Obwohl der Gang schmal war und sie zu beginn eher hinter- als nebeneinander gehen mussten, bildeten sich schnell kleine Grüppchen. Dieselben wie im normalen Unerricht auch.
Rachel und Carrie gingen schweigend nebeneinander her, lauschten ihren Audioguides und blickten hin und wieder nach oben, wenn sie von einem Wassertropfen getroffen wurden. Die Wände und Decken waren flach, wenn man von den Unebenheiten, die Gestein eben so mit sich brachte absah. Trotzdem schafften es immer wieder einzelne Tropfen den Weg durch den Boden und das Gestein zu finden.
Ihr Audioguide berichtete, dass die Bauarbeiter früher eine Russspur an die Decke sämtlicher Gänge gemacht hatten, an denen sie entlanggekommen waren. So wussten sie am Abend immer, welchen Gängen sie folgen konnten um zurück zu gelangen. An manchen Orten waren diese Spuren noch gut sichtbar, andernorts schon längst verwischt und kaum noch zu sehen.
Es dauerte einige Zeit, biss sie "das Reich der Toten" betraten, wie der Eingang so passend beschrieben worden war.
Nun kam wieder Leben in die Klasse und es wurden die wildesten Spekulationen angestellt, warum gewisse Knochen wie aussahen und wie deren Besitzer wohl zu Tode gekommen waren.
"Vielleicht wurde der hier ja von einer Axt erschlagen", mutmasste Victoria während sie auf einen Schädel deutete, der leicht gespalten war und ihnen schon fast höhnisch entgegengrinste.
Schicht um Schicht waren die Knochen aufgetürmt, alleine im begehbaren Teil des vom Menschen erbauten Höhlensystems mussten es tausende sein.
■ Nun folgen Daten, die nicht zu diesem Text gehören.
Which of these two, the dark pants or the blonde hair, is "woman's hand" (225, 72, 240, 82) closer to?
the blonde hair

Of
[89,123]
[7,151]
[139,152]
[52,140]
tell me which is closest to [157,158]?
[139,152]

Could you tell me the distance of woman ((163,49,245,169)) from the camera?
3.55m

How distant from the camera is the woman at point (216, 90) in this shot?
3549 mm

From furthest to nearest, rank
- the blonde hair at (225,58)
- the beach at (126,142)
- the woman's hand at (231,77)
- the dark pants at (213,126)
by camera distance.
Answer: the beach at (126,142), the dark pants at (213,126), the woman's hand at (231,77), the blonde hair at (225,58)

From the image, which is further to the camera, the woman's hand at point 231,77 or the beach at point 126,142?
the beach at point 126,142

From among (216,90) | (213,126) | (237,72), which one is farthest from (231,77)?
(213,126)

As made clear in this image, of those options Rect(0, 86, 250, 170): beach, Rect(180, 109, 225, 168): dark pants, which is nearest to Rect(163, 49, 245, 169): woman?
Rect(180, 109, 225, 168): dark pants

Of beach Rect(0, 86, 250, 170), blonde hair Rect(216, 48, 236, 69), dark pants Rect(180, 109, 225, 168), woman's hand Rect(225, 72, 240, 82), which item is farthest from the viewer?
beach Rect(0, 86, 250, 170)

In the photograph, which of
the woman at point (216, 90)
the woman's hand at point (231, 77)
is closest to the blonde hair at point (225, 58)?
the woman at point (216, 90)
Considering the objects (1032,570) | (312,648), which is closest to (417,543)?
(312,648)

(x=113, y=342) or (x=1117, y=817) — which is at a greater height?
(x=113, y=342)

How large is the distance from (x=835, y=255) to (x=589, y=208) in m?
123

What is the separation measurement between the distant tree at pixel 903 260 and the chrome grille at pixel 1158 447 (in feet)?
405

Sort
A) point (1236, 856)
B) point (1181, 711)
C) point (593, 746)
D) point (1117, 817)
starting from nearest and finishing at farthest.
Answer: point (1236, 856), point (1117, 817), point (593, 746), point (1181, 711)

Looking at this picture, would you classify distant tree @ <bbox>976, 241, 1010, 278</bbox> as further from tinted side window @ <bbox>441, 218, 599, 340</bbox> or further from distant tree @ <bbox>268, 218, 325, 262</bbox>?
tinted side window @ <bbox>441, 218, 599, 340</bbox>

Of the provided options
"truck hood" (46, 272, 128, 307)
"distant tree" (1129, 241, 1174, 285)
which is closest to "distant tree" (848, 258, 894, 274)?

Rachel, die in Französisch um einiges besser war als sie selbst, blieb stehen um die Inschriften zu lesen.
Der Grossteil ihrer Klasse zog an ihnen vorbei, bis sie auf einmal nur noch zu zweit dastanden.
"Unglaublich, wie viel Arbeit hier reingesteckt wurde..." Normalerweise machte sich Rachel nicht besonders viel aus Architektur oder Geschichte, umso deutlicher wurde es, wie sehr der Ort sie offensichtlich beeindruckte.
Ein lautes Geräusch hinter ihnen liess die beiden jungen Frauen zusammenfahren. Alarmiert blickten sie sich an, ehe sie auf das Geräusch zugingen.
"Das ist nicht euer Ernst, oder?"
Sie wusste nicht wie, aber Dean hatte es tatsächlich geschafft, das Schloss einer der Metalltüren aufzuknacken.
"Sieht so aus, als wird der Ausflug doch noch spannend." Chantall, die dicht neben ihm gestanden hatte, zwängte sich sogleich durch den Durchgang, Dean dicht auf den Fersen. Der drehte sich noch einmal um und blickte abwartend zu Rachel und ihr herüber.
"Das ist eine Straftat."
"Ins Gefängnis gehen wir dafür schon nicht, aber wenigstens können wir sagen, wie waren an einem Ort, an dem noch kein anderer Schüler vor uns war." Rachel hatte sich entschieden. Carrie stöhnte auf. Warum musste ihre beste Freundin auch nur so eine verdammte Mitläuferin sein?